How sure are you?
Oddly, even though it's apparently one of the most fundamental questions to ask, we are often not very good at accurately judging and reporting our certainty of our own knowledge of the world.
He talked variously about the vagaries of different ways of interpreting probabilities (particularly the frequentist, Bayesian and 'metaphysical' interpretations, of which more below) and how they relate to our understanding of information in crucial areas like healthcare. He then went on to illustrate (with an excellent practical example in which he involved the whole group) exactly how our understanding of certainty can be quantified (or at least put in a useful frame) and used for the training and adjustment of accurate forecasts.
The 'metaphysical' interpretation involves conceiving of possible futures, in an attempt to personalize risk. The article linked to above references this interactive demonstration which you might like to play around with, and maybe even use as the basis for a little experiment of your own. His argument is that the best way of getting people to understand the risks involved in individual lifestyle choices (like the purchase and use of statins) is to phrase it in terms of what could happen to them over 'multiple lives'.
If I am told there is a 10% chance I will suffer a heart attack or stroke in the next 10 years, lowered to 8% by taking statins, then my understanding of this changes according to whether I think of this in terms of, say, a 20% cut in the chance I suffer such an event; or for every 50 people taking statins, one 1 avoid a heart attack.
It is always clear that the mode of presentation of statistical information is of prime importance, and juxtaposition of statistics allows intuitive understanding of relative magnitudes to dominate over any attempt at a full understanding of, say, the worth of a treatment.
He contests that thinking in terms of 'future mes' is the most natural and valuable way to present what are by their very nature subjective statistics and risks. In 2 out of every 100 lives I lead, I would avoid a heart attack because I took statins.

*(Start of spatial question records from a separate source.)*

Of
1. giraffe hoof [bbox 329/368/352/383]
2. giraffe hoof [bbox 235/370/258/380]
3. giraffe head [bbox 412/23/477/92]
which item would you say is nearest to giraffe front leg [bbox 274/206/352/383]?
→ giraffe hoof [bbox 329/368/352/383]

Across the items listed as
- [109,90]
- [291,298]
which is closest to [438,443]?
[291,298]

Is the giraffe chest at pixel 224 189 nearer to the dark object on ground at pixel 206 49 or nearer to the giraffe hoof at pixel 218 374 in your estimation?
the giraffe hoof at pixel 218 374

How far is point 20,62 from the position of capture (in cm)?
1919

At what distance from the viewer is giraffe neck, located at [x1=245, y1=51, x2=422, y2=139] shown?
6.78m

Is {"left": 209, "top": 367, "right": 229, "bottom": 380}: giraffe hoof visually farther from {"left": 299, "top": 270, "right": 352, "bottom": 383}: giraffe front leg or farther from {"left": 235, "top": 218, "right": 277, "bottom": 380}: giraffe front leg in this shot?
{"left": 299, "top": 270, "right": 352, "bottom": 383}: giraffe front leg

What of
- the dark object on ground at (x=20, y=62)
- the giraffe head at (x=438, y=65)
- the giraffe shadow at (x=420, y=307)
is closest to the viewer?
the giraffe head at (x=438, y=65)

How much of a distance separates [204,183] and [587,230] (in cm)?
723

The main body of the talk, however, was devoted to understanding the concept of a scoring rule. The idea is that, given some questions, and a subject who is answering them and providing an estimate of their own confidence in the result, you want to know how to reward (or penalise) the subject in order to get the most reliable information out of them about their own confidence.
For example, consider a meteoriologist forecasting the weather - if they are predicting weather with some stated percentage of confidence, how do you give them the incentive to be truthful and accurate and assess their accuracy?

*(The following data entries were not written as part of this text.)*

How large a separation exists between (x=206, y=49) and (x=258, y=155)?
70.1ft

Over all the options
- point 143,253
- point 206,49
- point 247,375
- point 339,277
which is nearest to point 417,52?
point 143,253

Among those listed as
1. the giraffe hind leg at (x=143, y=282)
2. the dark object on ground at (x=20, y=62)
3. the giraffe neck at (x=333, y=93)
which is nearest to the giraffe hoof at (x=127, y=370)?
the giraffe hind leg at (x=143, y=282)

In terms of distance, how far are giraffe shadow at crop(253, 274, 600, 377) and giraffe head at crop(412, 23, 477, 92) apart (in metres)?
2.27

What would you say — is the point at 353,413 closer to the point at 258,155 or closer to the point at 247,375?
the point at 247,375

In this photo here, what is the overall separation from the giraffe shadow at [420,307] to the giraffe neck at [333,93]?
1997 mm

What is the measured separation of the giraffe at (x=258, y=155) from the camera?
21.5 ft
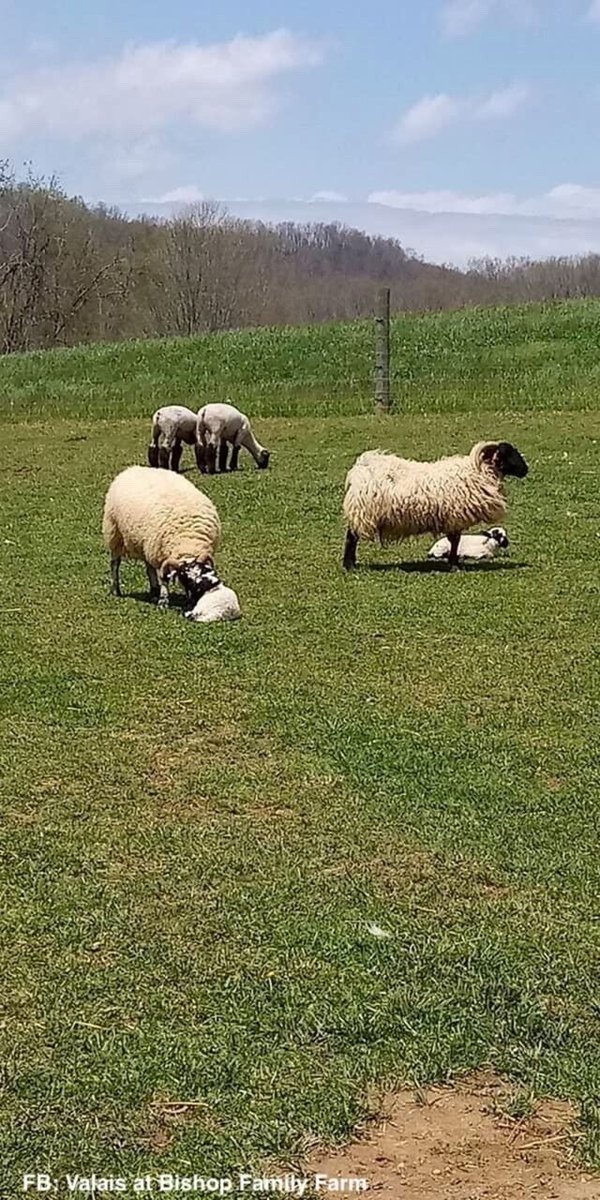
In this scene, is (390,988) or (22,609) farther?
(22,609)

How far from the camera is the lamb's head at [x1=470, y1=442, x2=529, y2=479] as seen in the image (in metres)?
10.9

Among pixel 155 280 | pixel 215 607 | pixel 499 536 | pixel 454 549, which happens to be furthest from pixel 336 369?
pixel 155 280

The basic idea, stripped down to the simplest case of a binary event (e.g. will it rain tomorrow?), is to allocate some score S to every a probabilitistic forecast (or set of forecasts). In fact, we always assume we have several foecasts. Then the overall score should be higher when the forecaster is most reliably accurate at declaring uncertainty, and lowest when the forecaster routinely makes incorrect forecasts with high confidence.
Specifically, we call a scoring rule a proper scoring rule if the expected score is maximised (or more generally optimised) if and only if the actual probability of the event is exactly equal to the forecast probability.
For example, take a test with a quadratic (Brier, after the man who created the score around 1950) score, , where x is 0 or 1 according to whether or not the event occurs and q is the estimated probability it does. Then if the forecaster believes that there is a probability p that it does occur, the expected score (from his point of view) is which is equal to . So clearly, the forecaster maximizes his expected payoff by setting his projected likelihood q to exactly what he truly believes it to be, p.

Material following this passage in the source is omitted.